A Reforma Psiquiátrica não é apenas um movimento de profissionais de saúde, mas envolve toda a sociedade. A construção de uma saúde mental humanizada depende de uma mudança cultural que reconheça as pessoas com transtornos mentais como sujeitos plenos de direitos. Isso inclui a luta contra o estigma e o preconceito que historicamente marginalizaram essas pessoas.
Segundo Birman (2014, p.32), “a transformação na forma de tratar a loucura é também uma transformação na forma de enxergá-la. É preciso que a sociedade como um todo compreenda que as pessoas com sofrimento mental têm direito à dignidade, à inclusão social e ao tratamento em liberdade”. Portanto, a luta pela humanização da saúde mental é uma luta pela construção de uma sociedade mais inclusiva e solidária, onde a diversidade é valorizada e os direitos de todos são respeitados.
A história da loucura no Brasil é marcada por uma transição de práticas excludentes e desumanizantes para um modelo de cuidado pautado nos direitos humanos e na humanização da saúde mental.
A Reforma Psiquiátrica Brasileira foi um marco nesse processo, promovendo a desinstitucionalização e a criação de serviços comunitários que oferecem cuidado em liberdade e com respeito à dignidade das pessoas em sofrimento psíquico. Esse movimento continua a enfrentar desafios, especialmente no que tange à mudança cultural necessária para combater o estigma e o preconceito que ainda cercam a questão da saúde mental.
No entanto, a humanização dos cuidados e a garantia dos direitos das pessoas com transtornos mentais permanecem como princípios fundamentais para a construção de uma sociedade mais justa e inclusiva.
Referências
AMARANTE, P. Saúde mental e atenção psicossocial. Rio de Janeiro: Fiocruz, 2007.
BIRMAN, J. Mal-estar na atualidade: A psicanálise e as novas formas de subjetivação. Rio de Janeiro: Civilização Brasileira, 2014.
DESVIAT, M. A reforma psiquiátrica. Rio de Janeiro: Fiocruz, 2011.
FOUCAULT, M. História da Loucura na Idade Clássica. 9. ed. São Paulo: Perspectiva, 2006.
PESSOTI, I. O Homem e a Loucura. São Paulo: Edusp, 1996.
ROTELLI, F. A desinstitucionalização da psiquiatria. São Paulo: Hucitec, 1999.
##########
O que fazer:
No trecho citado, o que a Reforma Psiquiátrica Brasileira promoveu? Baseie-se somente no trecho citado.
##########
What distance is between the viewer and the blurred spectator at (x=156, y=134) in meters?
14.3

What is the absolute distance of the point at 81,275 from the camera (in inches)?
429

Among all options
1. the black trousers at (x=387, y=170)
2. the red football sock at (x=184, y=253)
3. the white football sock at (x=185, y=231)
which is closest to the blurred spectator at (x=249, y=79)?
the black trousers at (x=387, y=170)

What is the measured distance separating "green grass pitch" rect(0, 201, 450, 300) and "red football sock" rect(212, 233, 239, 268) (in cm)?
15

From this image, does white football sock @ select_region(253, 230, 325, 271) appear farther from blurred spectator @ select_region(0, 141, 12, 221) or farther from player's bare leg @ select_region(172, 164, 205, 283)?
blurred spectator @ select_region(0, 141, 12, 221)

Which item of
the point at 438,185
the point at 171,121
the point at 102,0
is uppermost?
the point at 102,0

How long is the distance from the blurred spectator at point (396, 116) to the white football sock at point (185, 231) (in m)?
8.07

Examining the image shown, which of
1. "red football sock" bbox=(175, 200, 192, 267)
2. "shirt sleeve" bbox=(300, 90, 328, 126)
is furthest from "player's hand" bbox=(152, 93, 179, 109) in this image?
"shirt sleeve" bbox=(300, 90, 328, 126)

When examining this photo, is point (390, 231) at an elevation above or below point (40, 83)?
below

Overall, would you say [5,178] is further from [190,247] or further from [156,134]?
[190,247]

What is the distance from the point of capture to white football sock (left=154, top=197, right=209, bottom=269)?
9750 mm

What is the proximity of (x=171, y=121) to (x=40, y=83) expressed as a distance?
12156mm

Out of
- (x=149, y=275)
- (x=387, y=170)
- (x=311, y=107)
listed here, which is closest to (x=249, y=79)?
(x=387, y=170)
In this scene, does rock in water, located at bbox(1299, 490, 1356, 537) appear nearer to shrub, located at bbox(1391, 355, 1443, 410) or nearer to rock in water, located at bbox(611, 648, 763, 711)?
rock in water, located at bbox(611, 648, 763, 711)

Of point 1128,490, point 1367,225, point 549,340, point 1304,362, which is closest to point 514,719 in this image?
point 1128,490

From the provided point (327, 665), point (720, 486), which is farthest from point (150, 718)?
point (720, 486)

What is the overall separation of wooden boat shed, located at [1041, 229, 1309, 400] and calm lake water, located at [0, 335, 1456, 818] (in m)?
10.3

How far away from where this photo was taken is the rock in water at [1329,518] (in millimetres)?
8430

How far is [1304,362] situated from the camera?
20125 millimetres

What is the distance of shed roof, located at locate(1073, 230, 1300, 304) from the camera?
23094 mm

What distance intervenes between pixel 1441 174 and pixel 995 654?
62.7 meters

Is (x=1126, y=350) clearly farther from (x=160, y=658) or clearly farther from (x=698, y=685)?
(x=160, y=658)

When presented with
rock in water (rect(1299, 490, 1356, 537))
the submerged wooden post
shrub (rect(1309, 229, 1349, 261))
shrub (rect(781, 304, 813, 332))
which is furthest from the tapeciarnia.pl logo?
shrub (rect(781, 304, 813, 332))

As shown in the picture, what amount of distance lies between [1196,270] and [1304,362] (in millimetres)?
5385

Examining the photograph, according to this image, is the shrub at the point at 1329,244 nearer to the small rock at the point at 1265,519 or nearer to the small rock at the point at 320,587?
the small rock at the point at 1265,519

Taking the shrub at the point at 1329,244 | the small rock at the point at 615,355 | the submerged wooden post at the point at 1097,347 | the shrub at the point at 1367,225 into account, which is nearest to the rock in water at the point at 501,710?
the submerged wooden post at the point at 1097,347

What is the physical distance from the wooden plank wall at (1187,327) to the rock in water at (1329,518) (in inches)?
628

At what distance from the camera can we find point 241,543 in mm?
##########
Resultado da tarefa:
A desinstitucionalização e a criação de serviços comunitários que oferecem cuidado em liberdade e com respeito à dignidade das pessoas em sofrimento psíquico.